Si el certificado indica un importe de gastos erróneo, ¿quién debe corregirlo?
El emisor del certificado es responsable de corregir errores. Debe emitir un certificado rectificativo y, si ya presentó modelos de retenciones, presentar los correctores pertinentes. El receptor debe conservar el certificado corregido y ajustar su declaración si ya la presentó. La comunicación rápida entre emisor y receptor facilita la corrección sin penalizaciones significativas.
¿Pueden incluirse gastos no pagados pero devengados en el importe de gastos?
Normalmente, para contabilizar un gasto y que conste en certificaciones fiscales se requiere que esté devengado y justificado; en muchos casos también que se haya pagado o que exista una obligación de pago acreditada. La normativa admite devengos documentados, pero la prudencia indica que se eviten incluir gastos sin soporte o sin previsibilidad de pago, porque pueden generar discrepancias en inspecciones.
¿Los gastos en el certificado afectan a la retención del IRPF de un trabajador por cuenta ajena?
Sí, los gastos que la empresa abona y que son fiscalmente considerados retribuciones en especie o dietas exentas influyen en la base de retención. Las dietas debidamente justificadas y dentro de los límites pueden no formar parte de la base. En cambio, las retribuciones en especie sí aumentan la base. Por eso es importante distinguir y documentar cada concepto adecuadamente.
¿Qué hago si la administración cuestiona el importe de los gastos declarado?
Responde aportando la documentación que respalde los gastos: facturas, contratos, comprobantes de pago y criterios internos aplicados. Si hay un error, presenta rectificaciones y modelos complementarios cuanto antes.

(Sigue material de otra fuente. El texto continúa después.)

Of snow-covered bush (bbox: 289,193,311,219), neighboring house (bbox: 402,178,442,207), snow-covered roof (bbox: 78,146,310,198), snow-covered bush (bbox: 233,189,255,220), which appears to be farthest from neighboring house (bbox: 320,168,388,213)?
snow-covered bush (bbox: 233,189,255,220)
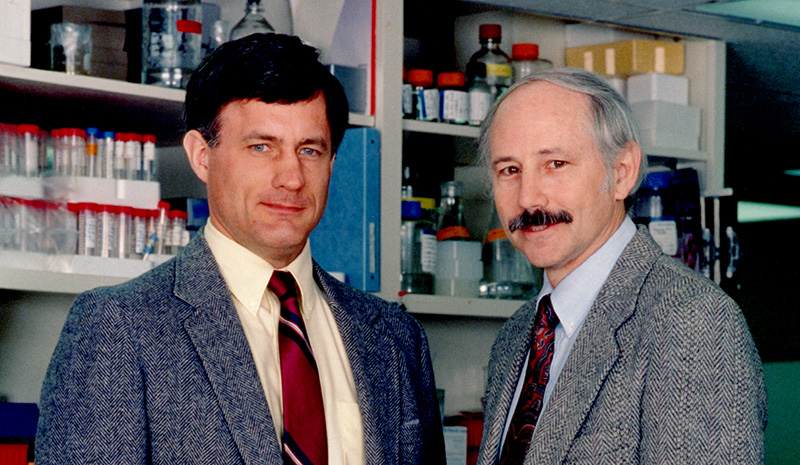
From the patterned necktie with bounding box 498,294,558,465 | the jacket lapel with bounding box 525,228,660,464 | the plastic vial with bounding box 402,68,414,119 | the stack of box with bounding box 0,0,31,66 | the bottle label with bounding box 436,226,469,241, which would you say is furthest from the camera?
the bottle label with bounding box 436,226,469,241

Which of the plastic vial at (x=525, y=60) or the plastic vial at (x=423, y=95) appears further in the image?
the plastic vial at (x=525, y=60)

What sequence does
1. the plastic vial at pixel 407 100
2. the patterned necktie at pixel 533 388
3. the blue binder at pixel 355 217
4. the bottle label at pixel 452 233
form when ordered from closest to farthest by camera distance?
the patterned necktie at pixel 533 388 < the blue binder at pixel 355 217 < the plastic vial at pixel 407 100 < the bottle label at pixel 452 233

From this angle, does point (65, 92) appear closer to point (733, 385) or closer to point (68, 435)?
point (68, 435)

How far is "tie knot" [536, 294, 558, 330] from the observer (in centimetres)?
160

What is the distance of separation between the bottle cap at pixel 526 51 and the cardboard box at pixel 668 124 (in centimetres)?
36

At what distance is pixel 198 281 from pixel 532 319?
0.53m

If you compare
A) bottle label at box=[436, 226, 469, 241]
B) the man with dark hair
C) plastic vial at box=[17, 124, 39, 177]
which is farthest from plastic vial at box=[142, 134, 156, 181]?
bottle label at box=[436, 226, 469, 241]

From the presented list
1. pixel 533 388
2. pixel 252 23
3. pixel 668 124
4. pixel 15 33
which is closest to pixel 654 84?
pixel 668 124

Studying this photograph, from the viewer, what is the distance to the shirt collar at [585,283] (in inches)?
60.9

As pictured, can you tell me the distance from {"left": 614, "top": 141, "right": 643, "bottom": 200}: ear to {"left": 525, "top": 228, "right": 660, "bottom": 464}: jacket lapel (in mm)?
100

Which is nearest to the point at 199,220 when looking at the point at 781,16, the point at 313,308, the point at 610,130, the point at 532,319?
the point at 313,308

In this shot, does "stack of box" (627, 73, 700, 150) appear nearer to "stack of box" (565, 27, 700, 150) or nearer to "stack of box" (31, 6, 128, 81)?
"stack of box" (565, 27, 700, 150)

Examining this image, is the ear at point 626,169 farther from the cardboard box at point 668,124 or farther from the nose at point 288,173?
the cardboard box at point 668,124

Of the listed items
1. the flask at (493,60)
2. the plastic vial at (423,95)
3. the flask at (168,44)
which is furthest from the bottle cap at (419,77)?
the flask at (168,44)
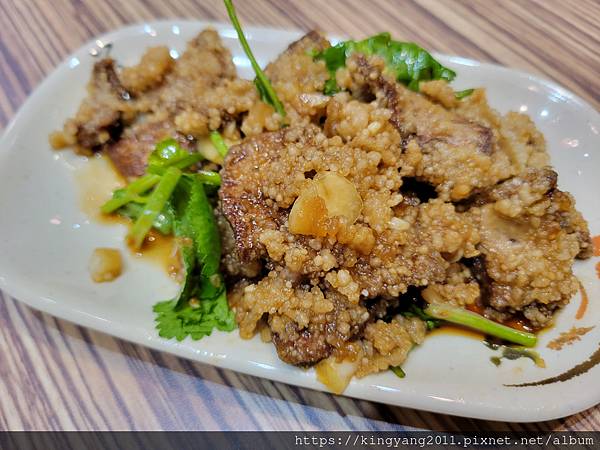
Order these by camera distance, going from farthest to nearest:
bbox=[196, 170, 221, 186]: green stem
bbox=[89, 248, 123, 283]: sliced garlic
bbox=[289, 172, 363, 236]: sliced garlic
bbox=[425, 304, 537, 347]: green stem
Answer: bbox=[196, 170, 221, 186]: green stem, bbox=[89, 248, 123, 283]: sliced garlic, bbox=[425, 304, 537, 347]: green stem, bbox=[289, 172, 363, 236]: sliced garlic

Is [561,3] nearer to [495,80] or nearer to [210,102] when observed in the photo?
[495,80]

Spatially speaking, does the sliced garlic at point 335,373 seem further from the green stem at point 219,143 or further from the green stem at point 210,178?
the green stem at point 219,143

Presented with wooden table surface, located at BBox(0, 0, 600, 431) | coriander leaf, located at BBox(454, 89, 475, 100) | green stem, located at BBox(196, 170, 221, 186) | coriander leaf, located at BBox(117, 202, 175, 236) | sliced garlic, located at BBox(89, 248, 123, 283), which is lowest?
→ wooden table surface, located at BBox(0, 0, 600, 431)

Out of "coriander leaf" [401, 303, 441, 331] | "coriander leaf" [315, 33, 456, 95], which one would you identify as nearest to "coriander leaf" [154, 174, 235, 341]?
"coriander leaf" [401, 303, 441, 331]

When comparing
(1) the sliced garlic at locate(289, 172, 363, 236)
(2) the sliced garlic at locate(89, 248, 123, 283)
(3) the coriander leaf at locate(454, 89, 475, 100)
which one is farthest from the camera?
(3) the coriander leaf at locate(454, 89, 475, 100)

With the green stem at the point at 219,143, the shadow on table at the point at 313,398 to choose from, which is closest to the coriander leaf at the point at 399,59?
the green stem at the point at 219,143

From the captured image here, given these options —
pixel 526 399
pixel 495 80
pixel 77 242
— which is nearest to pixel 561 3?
pixel 495 80

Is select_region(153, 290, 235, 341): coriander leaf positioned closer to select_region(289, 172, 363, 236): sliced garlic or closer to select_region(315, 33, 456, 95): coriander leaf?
select_region(289, 172, 363, 236): sliced garlic

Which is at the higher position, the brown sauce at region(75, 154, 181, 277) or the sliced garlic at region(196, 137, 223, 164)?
the sliced garlic at region(196, 137, 223, 164)

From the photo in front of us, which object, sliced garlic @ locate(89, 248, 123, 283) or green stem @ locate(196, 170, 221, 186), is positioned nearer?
sliced garlic @ locate(89, 248, 123, 283)
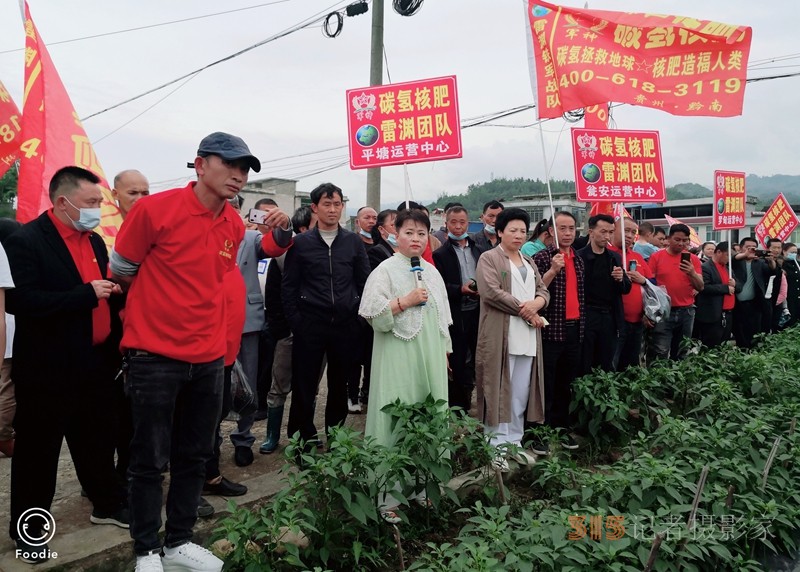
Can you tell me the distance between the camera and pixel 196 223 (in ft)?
8.87

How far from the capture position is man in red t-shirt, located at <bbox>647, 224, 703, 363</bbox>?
21.8ft

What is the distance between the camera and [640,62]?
17.7 ft

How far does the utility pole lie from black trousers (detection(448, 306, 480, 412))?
16.4 ft

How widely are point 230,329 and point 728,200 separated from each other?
798 centimetres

Si el asunto es complejo, consulta a un asesor para preparar alegaciones técnicas y mantener la documentación organizada para facilitar la comprobación.
¿Se puede incluir un porcentaje de gastos generales (como suministros) en el importe de los gastos?
Sí, cuando un gasto tiene un uso mixto (personal y profesional) es habitual imputar un porcentaje razonable y justificado a la actividad. Debes documentar cómo se calcula ese porcentaje (por ejemplo, metros cuadrados dedicados al despacho en casa, o uso profesional del teléfono). La clave es la coherencia y la existencia de un criterio aplicable y probatorio que justifique la imputación.
¿Cómo afecta el importe de los gastos a la planificación de tesorería de un profesional?
El importe de los gastos reduce la base sobre la que se practican retenciones, lo que impacta en la liquidez: retenciones menores suponen menos dinero retenido y más efectivo disponible a corto plazo. Sin embargo, recuerda que los gastos también implican salidas de caja. Planificar teniendo en cuenta ambos efectos te ayuda a prever necesidades de financiación y a evitar tensiones de tesorería al presentar obligaciones fiscales.